Written by Amanda Coop
“I CAN’T believe I’m going to be double figures,” my nine-turning-10-year-old says dramatically.
“I feel so old!”
I chuckle at her definition of “old”.
“Kiddo, you’re not even close to old,” I tell her.
“But it’s been 10 years, Mum, 10. Whole. Years.”
She’s not the only one who’s been thinking lately about the decade that has passed since I took a glimpse of my first baby and gasped in wonder at how we had managed to make the most beautiful girl in the world.
Three-and-a-half years later we were joined by the most gorgeous little boy in the world and although I tell him how cute he is, he corrects me – “I’m not cute, Mum. I’m cool.”
A decade of parenting feels like a milestone for hubby and me as well.
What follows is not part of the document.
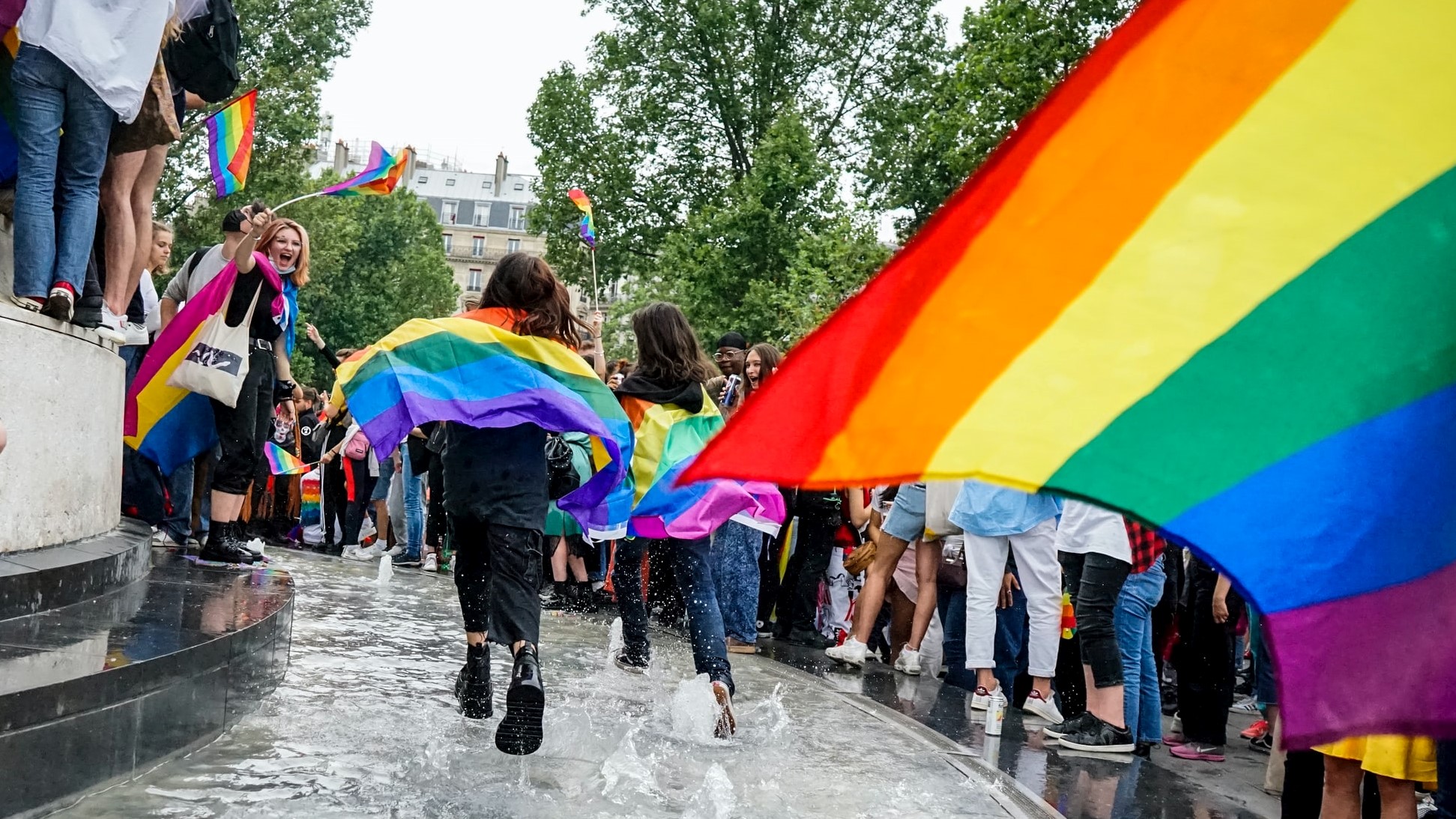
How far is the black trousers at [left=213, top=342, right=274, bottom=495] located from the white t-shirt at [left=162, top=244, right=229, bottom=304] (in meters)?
0.69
How is it possible that it feels like forever but no time at all? While I love watching them grow and learn and do new things, seeing photos of them in their smaller, chubbier days tugs at my heart.
To those just starting out in this parenting debacle, I’m not going to say anything as stupid as “enjoy every moment” because honestly, if you enjoy cleaning up poo-explosions or dragging a screaming toddler off the supermarket floor in front of a stunned and rather disapproving audience, then there’s probably something slightly wrong with you.
I don’t expect you’ll relish their first major vomiting episode (spoiler alert: it will happen in the middle of the night, it will involve every piece of bedding in their room and I hope you have a backup of that favourite comfort toy) and toilet-training is not something I can honestly claim to miss.
What I will say is embrace it. Make the most out of every day. There is something good in even the crappiest of days, even if it’s just watching your beautiful little person sleep peacefully after pushing you to the absolute end of your tether.
Take lots of photos – and be in lots of photos with them. I’ve always been a camera-dodger and being on the wrong side of the lens too often in their earliest years is probably my big regret.
If you’re going to co-sleep, enjoy it. Be comfy. Be safe and sensible about it (safe co-sleeping guidelines can be found here: Co-sleeping with your baby | Red Nose Australia).
Don’t feel guilty. The decision is entirely yours – but if some twit offers you the advice “once you put them in there, you’ll never get them out”, ask them how many adults they know still co-sleeping with their parents. More accurate advice would be: “Once you put them in there, they’ll kick you in the face 42 times and manage to take up an entire king-size bed even though they weigh 12 kilos.”
Apart from that, just love them and do your best.
And when it comes to glitter, just say no.